Making Sense: June Highlights
CFA | SVP, Chief Investment Officer
SVP, Director of Market and Economic Research
Are we going into a recession?
The risk of a recession has risen, but we don't have a recession as our 1-year base case. Since May, we've increased the probability of a recession from 40% to 45%. Our base remains that we'll have a mid-cycle slowdown, but not quite to recessionary levels. Unfortunately, neither a recession nor a mid-cycle slowdown are easy periods for investors.
- Bear case (45%): Recession
- Base case (50%): Mid-cycle slowdown
- Bull case (5%): Re-acceleration
However, if we're wrong and a recession does occur, there's a silver lining: consumers and corporations are both strong. We believe a recession would be cyclical in nature—likely a shallower and shorter duration drawdown.

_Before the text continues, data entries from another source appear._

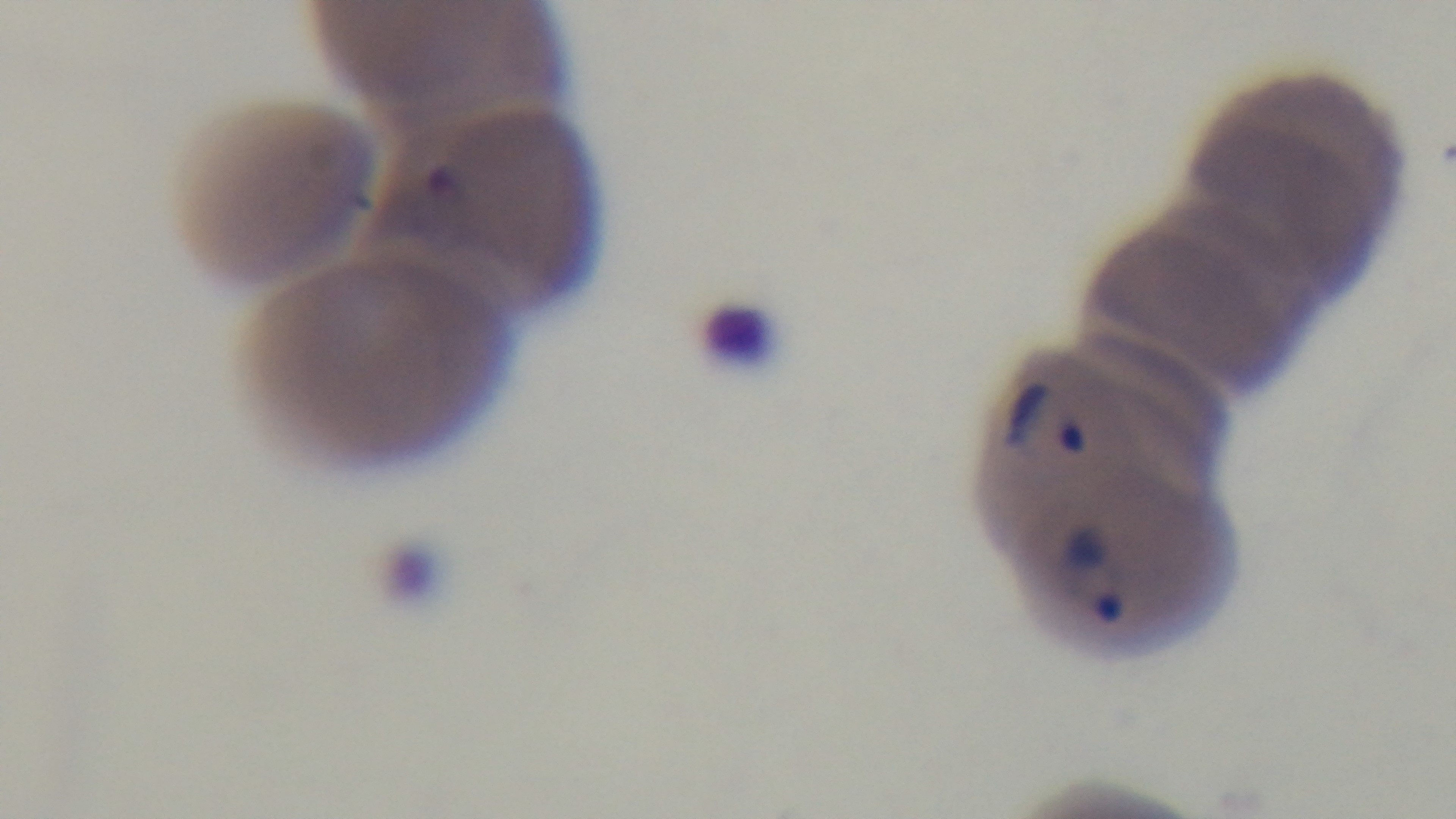
It is infected.

modality = light microscopy
preparation = thin
objective = 100x oil immersion
capture = mounted 4K digital camera
stain = Giemsa
field of view = single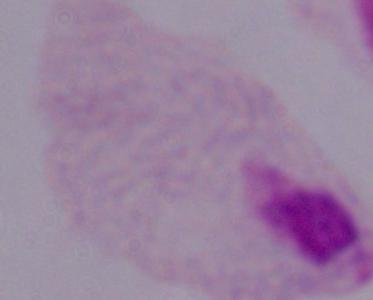

modality: micrograph
identification: trichomonad
magnification: 1000xLocate and identify every blood parasite.
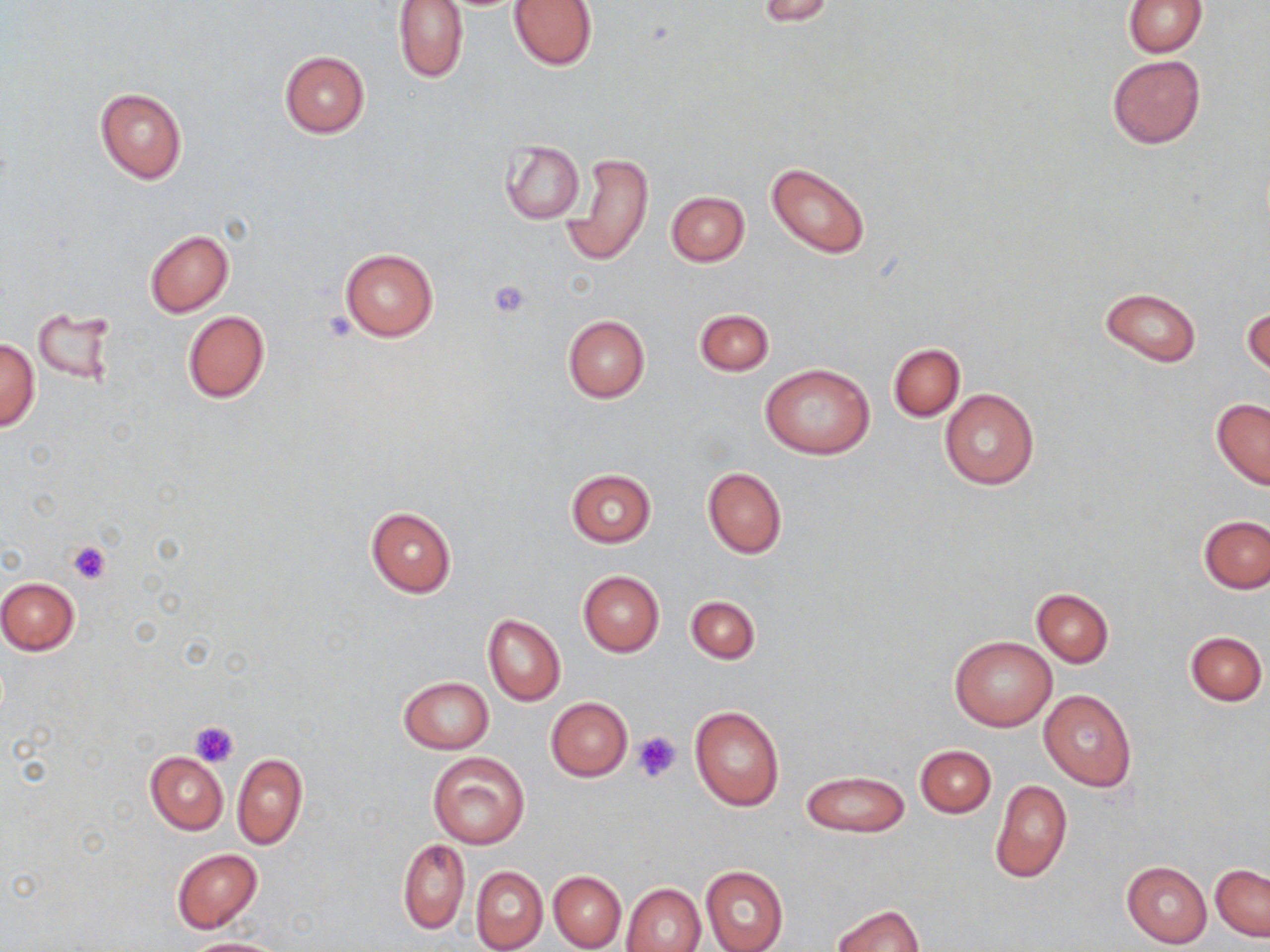

No blood parasites observed.

slide_level_diagnosis: negative for blood parasites
platelet_locations: 'approximate bounding boxes as (x1,y1)-(x2,y2) corner pairs in pixels: (487,278)-(533,319), (67,540)-(112,585), (189,720)-(239,767), (634,731)-(681,780)'
field_of_view: single
uninfected_red_blood_cell_locations: 'approximate bounding boxes as (x1,y1)-(x2,y2) corner pairs in pixels: (392,0)-(469,84), (508,0)-(599,70), (759,0)-(837,26), (1123,0)-(1207,57), (279,51)-(370,137), (1107,54)-(1204,149), (94,87)-(186,184), (501,141)-(584,224), (564,151)-(653,268), (766,162)-(872,259), (665,190)-(750,266), (145,230)-(234,316), (338,246)-(439,342), (1099,287)-(1202,366), (1243,307)-(1269,379), (694,309)-(773,376), (32,310)-(114,385), (182,310)-(270,405), (562,315)-(650,403), (0,338)-(40,431), (888,343)-(964,421), (760,364)-(875,458), (939,389)-(1039,490), (1211,399)-(1270,490), (702,466)-(787,557), (566,469)-(656,547), (365,505)-(456,598), (1199,514)-(1270,594), (577,570)-(664,656), (0,576)-(80,655), (1031,588)-(1114,666), (685,596)-(759,665), (483,615)-(565,706), (1185,631)-(1267,706), (949,636)-(1056,732), (398,675)-(493,754), (1038,687)-(1137,792), (545,697)-(632,781), (690,705)-(784,810), (915,745)-(996,818), (428,751)-(530,850), (145,752)-(227,834), (232,752)-(307,849), (800,771)-(909,837), (989,778)-(1073,883), (398,839)-(469,934), (171,849)-(263,933), (1122,861)-(1212,949), (1210,863)-(1269,941), (472,866)-(548,952), (699,866)-(788,952), (549,872)-(625,951), (622,882)-(705,952), (831,903)-(925,952), (179,938)-(287,952)'
image_size: 1270×952 pixels
stain: May-Grünwald-Giemsa
preparation: thin blood smear
magnification: 1000x
modality: optical microscopyAssess the morphology of the erythrocytes.
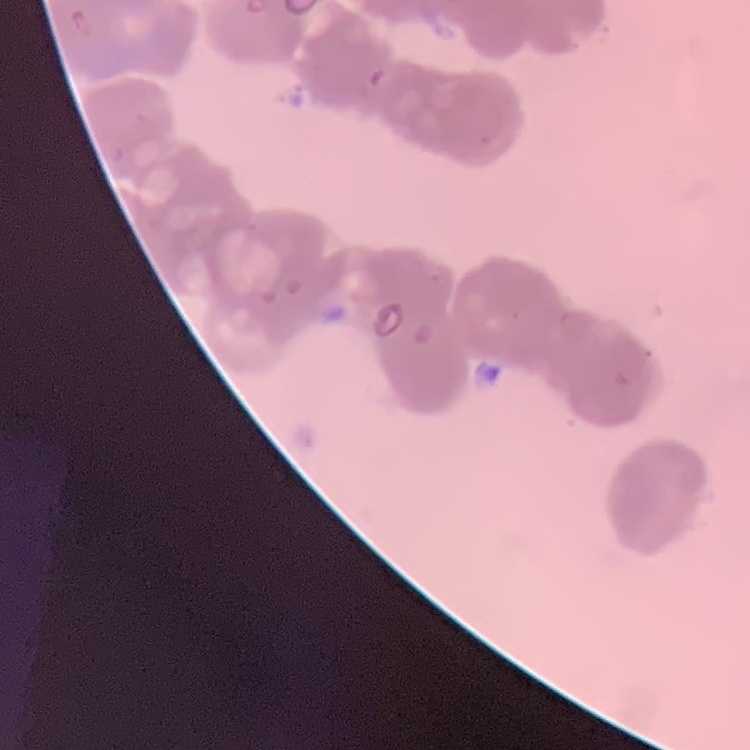
They show rouleaux formation.

Stained with either Field's or Giemsa. Square crop of a larger photomicrograph. Thin peripheral smear.Name the cell type shown.
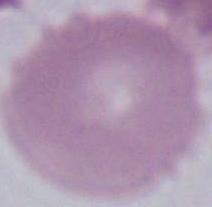

An erythrocyte.

Summary:
  - Magnification: 1000x
  - Modality: micrograph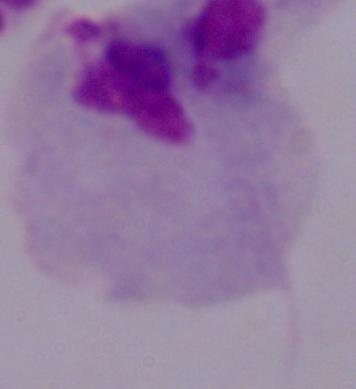

modality = micrograph
magnification = 1000x
identification = trichomonadState which parasite is depicted.
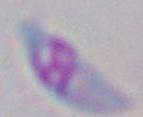

Toxoplasma gondii.

modality = micrograph
magnification = 1000xClassify this cell by malaria status.
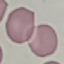

It is uninfected.

stain = Giemsa
capture = smartphone through the microscope eyepiece
preparation = thin blood smear
image type = cell patch, automatically extracted from a larger field of view and resized to 64 × 64 pixelsState the blood parasite species.
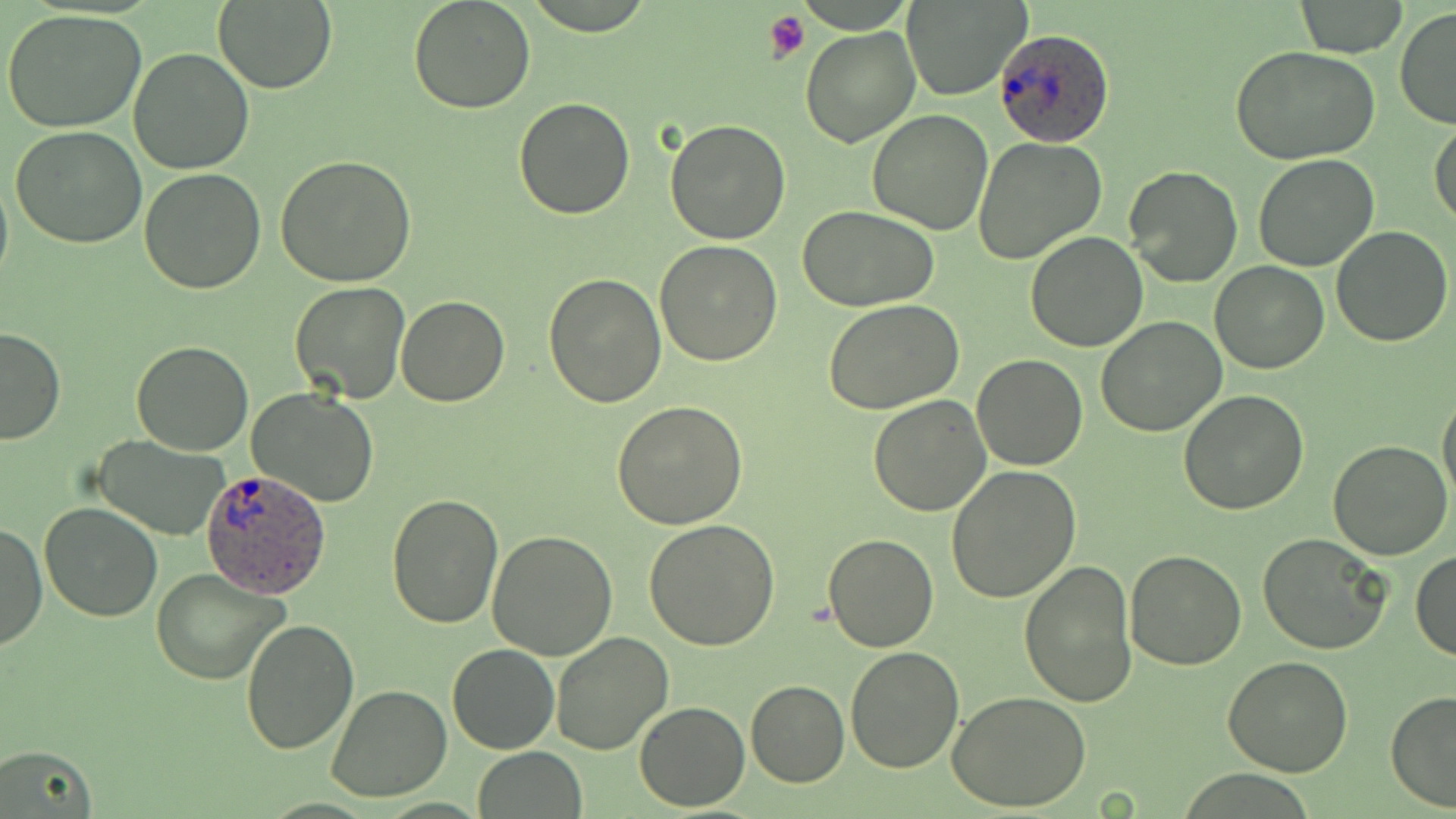
Plasmodium ovale.

modality = optical microscopy
preparation = thin blood film
field of view = single
magnification = 1000x
platelet locations = approximate bounding boxes as (x1, y1, x2, y2) in pixels: (765, 10, 811, 62)
stain = May-Grünwald-Giemsa
uninfected red blood cell locations = approximate bounding boxes as (x1, y1, x2, y2) in pixels: (407, 0, 536, 114), (904, 0, 1027, 100), (212, 1, 337, 92), (1295, 1, 1407, 57), (1395, 7, 1456, 130), (3, 9, 150, 133), (800, 27, 922, 148), (1232, 47, 1381, 165), (129, 48, 254, 173), (514, 99, 636, 220), (867, 110, 993, 236), (1430, 117, 1456, 229), (663, 119, 791, 245), (10, 125, 148, 249), (974, 137, 1106, 265), (277, 154, 418, 285), (1253, 156, 1379, 272), (1123, 166, 1242, 287), (140, 168, 268, 295), (0, 170, 12, 292), (798, 205, 940, 312), (1331, 227, 1453, 347), (1024, 230, 1148, 352), (655, 240, 783, 367), (1209, 259, 1329, 374), (544, 272, 667, 408), (289, 281, 413, 404), (395, 295, 510, 406), (822, 298, 965, 414), (1096, 317, 1227, 438), (0, 326, 66, 446), (131, 340, 254, 455), (972, 355, 1088, 472), (249, 387, 379, 508), (1178, 390, 1311, 515), (1438, 392, 1456, 508), (868, 395, 992, 516), (612, 401, 748, 530), (92, 436, 231, 540), (1328, 440, 1453, 560), (947, 463, 1080, 603), (386, 495, 505, 628), (41, 503, 162, 622), (646, 520, 781, 649), (1, 521, 46, 652), (486, 530, 619, 662), (1257, 533, 1391, 653), (823, 534, 939, 652), (1124, 549, 1246, 671), (1412, 550, 1456, 660), (1020, 560, 1138, 707), (151, 567, 290, 684), (239, 619, 360, 755), (550, 632, 674, 755), (447, 642, 559, 754), (844, 646, 964, 774), (1223, 656, 1353, 775), (746, 679, 850, 787), (329, 684, 452, 802), (1386, 690, 1456, 813), (948, 691, 1094, 812), (634, 701, 750, 812), (0, 745, 98, 817), (472, 748, 587, 819)
image size = 1456×819 pixels
Plasmodium ovale-infected red blood cell locations = approximate bounding boxes as (x1, y1, x2, y2) in pixels: (994, 29, 1118, 148), (199, 470, 331, 595)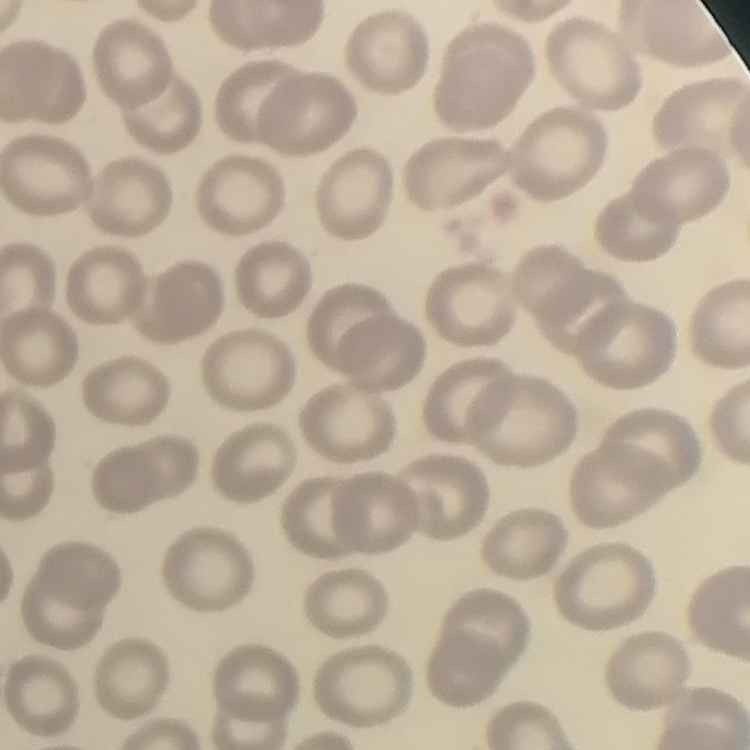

Timing markets can prove costly
As we often say, being a successful investor isn't about timing markets—it's about time in the market. From 1995 to April 2022, if investors missed the best 5 days in markets, their portfolio decreased by more than 20%. Additionally, almost half of the S&P 500 Index's strongest days occurred during a bear market—when no one would want to be invested. Another 28% of the market's best days took place in the first 2 months of a bull market—before it was clear that a bull market had even begun.
Bottom line for markets
- Wall Street consensus S&P 500 12-month forward price target is 5,022.29, or 37% return from close on June 16 close of 3,666.77.
- Our revised 2022 S&P 500 price target is 4,350, equating to around 8.5% growth over 2021. This includes 8 to 10% earnings growth and 15 to 20% multiple contraction.
- We believe the S&P 500 can potentially reach 5,000 or higher (2024 EPS of $271 at around 18.5x) by the end of 2023 or early 2024 as inflationary pressures moderate and Fed interest rate hiking cycle slows.